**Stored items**
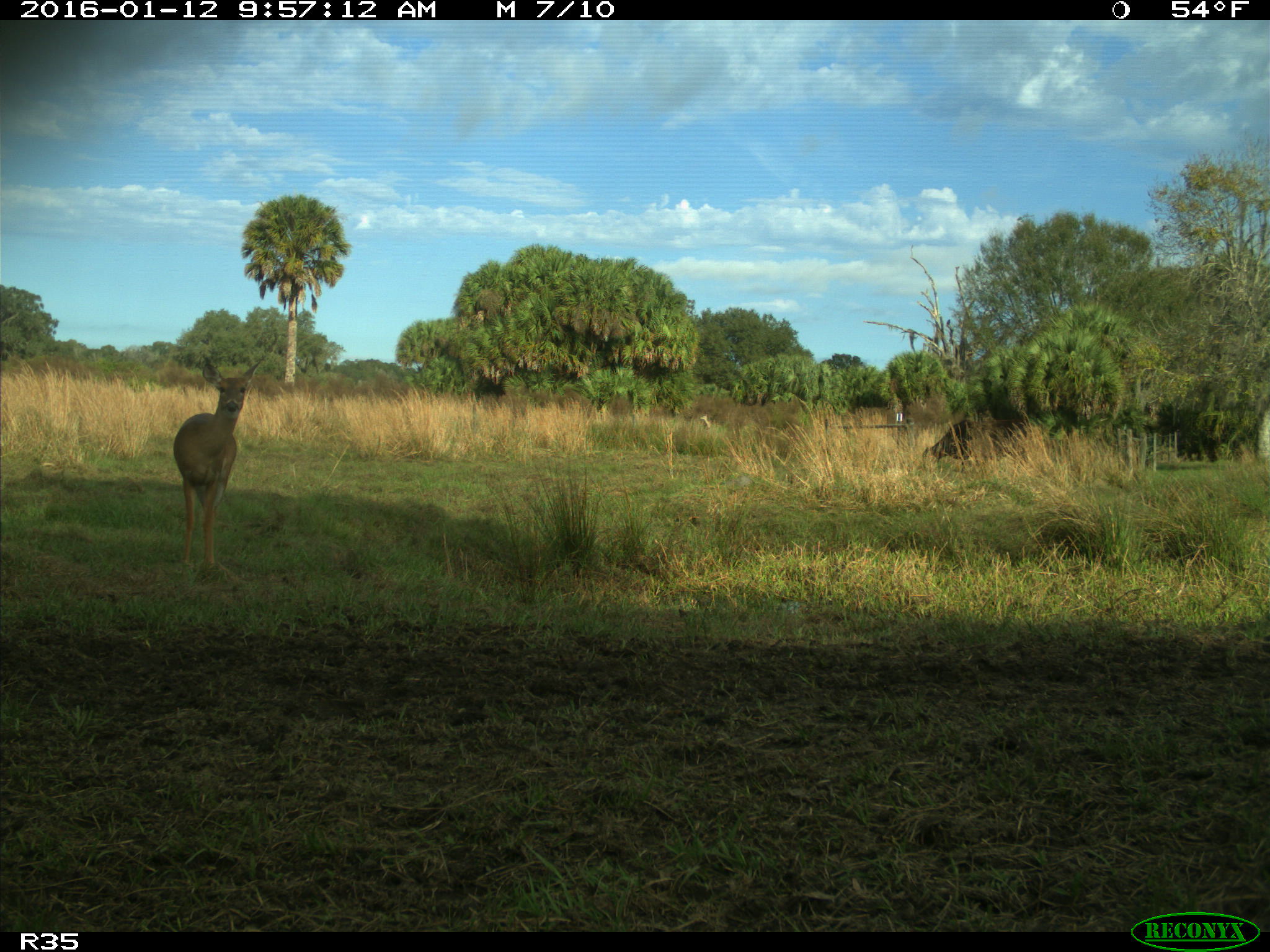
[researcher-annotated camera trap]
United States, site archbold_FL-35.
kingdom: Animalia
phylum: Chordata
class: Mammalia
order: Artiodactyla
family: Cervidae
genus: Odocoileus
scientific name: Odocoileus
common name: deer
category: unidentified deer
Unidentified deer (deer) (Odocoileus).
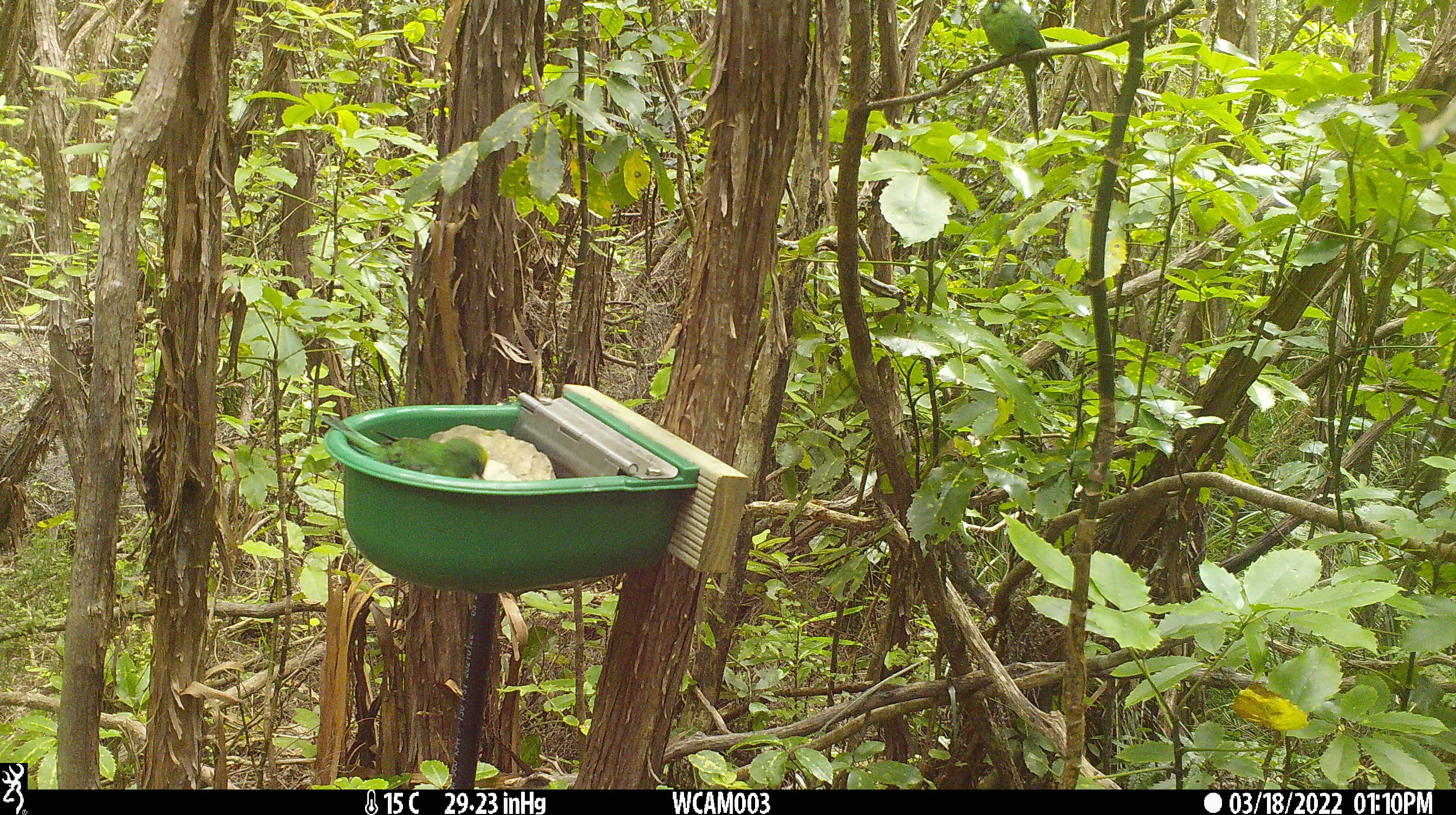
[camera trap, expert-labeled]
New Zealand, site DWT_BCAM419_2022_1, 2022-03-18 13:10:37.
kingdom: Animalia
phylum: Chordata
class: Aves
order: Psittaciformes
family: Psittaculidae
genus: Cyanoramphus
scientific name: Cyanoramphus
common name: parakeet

**Directions for this task**
Return exactly the lines from the one containing "[camera trap, expert-labeled]" through the last line of the records above, both included, and nothing else.

**Answer space**
[camera trap, expert-labeled]
New Zealand, site DWT_BCAM419_2022_1, 2022-03-18 13:10:37.
kingdom: Animalia
phylum: Chordata
class: Aves
order: Psittaciformes
family: Psittaculidae
genus: Cyanoramphus
scientific name: Cyanoramphus
common name: parakeet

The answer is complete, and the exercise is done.